Abstract

I am grateful to Dr Ambika Kohli for her concerted effort in reviewing my book, Raising Global Families: Parenting, Immigration, and Class in Taiwan and the US. She raised two criticisms, which seem to reflect some misunderstanding of my arguments. I thank International Sociology Reviews for giving me the opportunity to engage in further dialogue.
First, Dr Kohli wrote that ‘Lan’s analysis is coloured by her assumptions, and these assumptions are present in her discussion and remain unchallenged. For instance, Lan has strong views on what constitutes good parenting methods. The author makes a judgemental statement against working-class parents. She claims that working-class parents lack a basic understanding of how to parent and cannot give proper parental attention. It is important to realize that discourses around right and wrong are understood differently in different societies and class groups. Socio-cultural values are often socially constructed and, effectively, there is no right or wrong. People make their choices based on their particular socio-cultural and financial situations.’
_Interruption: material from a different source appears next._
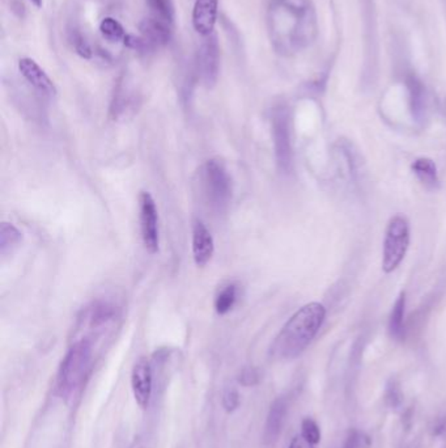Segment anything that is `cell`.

In fact, the major arguments in the book follow exactly Dr Kohli’s conclusion. I view childrearing as a practice of cultural negotiation and security strategies for parents across the class spectrum to cope with uncertainty and insecurity in their life circumstances. As such, I endorse no single version of ideal parenting methods. The book challenges middle-class bias in dominant parenting discourses based on my observation of parenting seminars in both Taiwan and the US. I also identify many unintended consequences of middle-class parenting, including both the neoliberal endeavor of concerted cultivation and the liberal aspiration of free-range parenting.
Although the limitation of time and resources does constrain the capacity of working-class parents to some extent, my analysis centers on questioning the normative framework that problematizes some childrearing practices such as corporeal punishment and the accomplishment of children’s natural growth. While middle-class Taiwanese parents energize to ‘modernize’ and ‘globalize’ education and childrearing by advocating curriculum reform and parents’ participation in school activities, their campaigns unwittingly exacerbate the decline of parental legitimacy among the working class. The latter’s encounters with medical and school authorities often inflict the injury of social class filled with feelings of frustration, helplessness, and self-doubt.
My book shows that working-class parents similarly assert reflexive agency, despite not being as articulate as the middle class in narrating their ideas of childrearing. They reflect upon their own childhoods and their regrets as adults to identify the risks they perceive as salient in children’s lives and thus define their parental responsibility. Considering their negative experience in education and social mobility attempts, some working-class parents try to protect their children from early exposure to academic and other pressure in adulthood. The others actively seek cross-class resources from teachers, tutors, and cram school, hoping that their children can achieve the goal of educational mobility and escape the hardship of blue-collar labor in the future.
Second, Dr Kohli criticized that ‘Lan also generalizes that all white parents share a friendly and egalitarian relationship with their children. And, she asserts that, unlike Asian parents, they do not pressure their children to achieve academic success. Since Lan has not interviewed any European American parents, this is merely a claim based on generic assumptions and stereotypes.’
The book does not compare Chinese parenting with European American parenting. I only investigate how Taiwanese and immigrant parents in the US perceive ‘white’ parenting or ‘American parenting’ (which my informants refer exclusively to middle-class, white Americans). The assumed American styles of liberal parenting and democratic intergenerational relationships are certainly stereotypical constructs rather than the reality. They nevertheless have ‘real’ impact on family lives across national and ethnic borders. Taiwan’s public narratives widely portray the US as a ‘paradise for children.’ Chapter 3 shows that the romanticized images of American happy childhood and permissive parenting become an unrealistic ideal for middle-class Taiwanese parents to follow; the clash with local cultural scripts further intensifies frustration among devoted mothers. In Chapter 5, we see how immigrant parents impose a reductive image of white parenting as their reference points: some attempt to emulate it to bridge cultural distance for their American-born children; the others try to dissociate from it because they view it as a white privilege that immigrant families cannot afford. All the above demonstrates what I call the ‘transnational relational analysis,’ an approach much needed in understanding the constitutive and interactive nature of social class on a global scale.